A colorful spread of hummus, fresh vegetables, olives, feta cheese, and pita for light, flavorful sharing.
# Components:
→ Hummus
01 - 1½ cups cooked chickpeas, drained and rinsed
02 - ¼ cup tahini
03 - 3 tablespoons fresh lemon juice
04 - 2 tablespoons extra virgin olive oil, plus additional for drizzling
05 - 1 small garlic clove, minced
06 - ½ teaspoon ground cumin
07 - ½ teaspoon salt
08 - 2–3 tablespoons cold water
→ Vegetables
09 - 1 cup cherry tomatoes, halved
10 - 1 cup cucumber, sliced
11 - 1 cup red bell pepper, sliced
12 - 1 cup carrot sticks
→ Olives & Cheese
13 - 1 cup mixed olives (green and Kalamata), pitted if desired
14 - 150 grams feta cheese, cut into cubes or slices
→ Bread
15 - 4 pita breads, cut into triangles
→ Garnishes
16 - 2 tablespoons chopped fresh parsley
17 - 1 teaspoon sumac or paprika
18 - Lemon wedges
# Directions:
01 - Combine chickpeas, tahini, lemon juice, olive oil, garlic, cumin, and salt in a food processor. Blend until smooth, adding cold water a tablespoon at a time to achieve desired creaminess. Taste and adjust seasoning as necessary.
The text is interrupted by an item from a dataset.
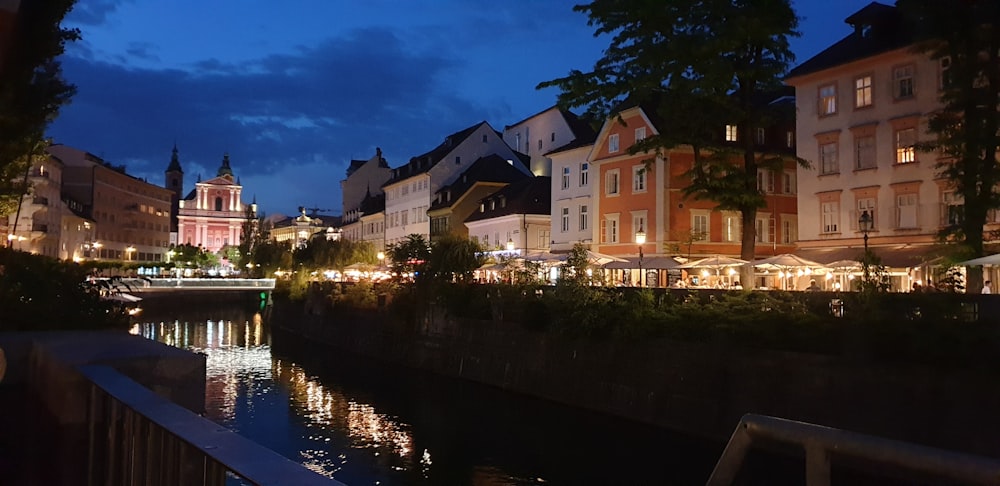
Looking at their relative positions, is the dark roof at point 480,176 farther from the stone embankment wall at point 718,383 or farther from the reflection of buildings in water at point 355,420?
the reflection of buildings in water at point 355,420

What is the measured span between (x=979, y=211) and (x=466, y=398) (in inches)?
779

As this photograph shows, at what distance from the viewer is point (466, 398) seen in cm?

02 - Transfer hummus to a shallow bowl or platter. Drizzle with olive oil and sprinkle with sumac or paprika.
03 - Artistically place cherry tomatoes, cucumber, red bell pepper, carrot sticks, mixed olives, and feta cheese around the hummus on the platter.
04 - Warm pita breads if desired, then cut into triangles and add to the platter.
05 - Sprinkle chopped parsley over the platter and place lemon wedges alongside. Serve immediately.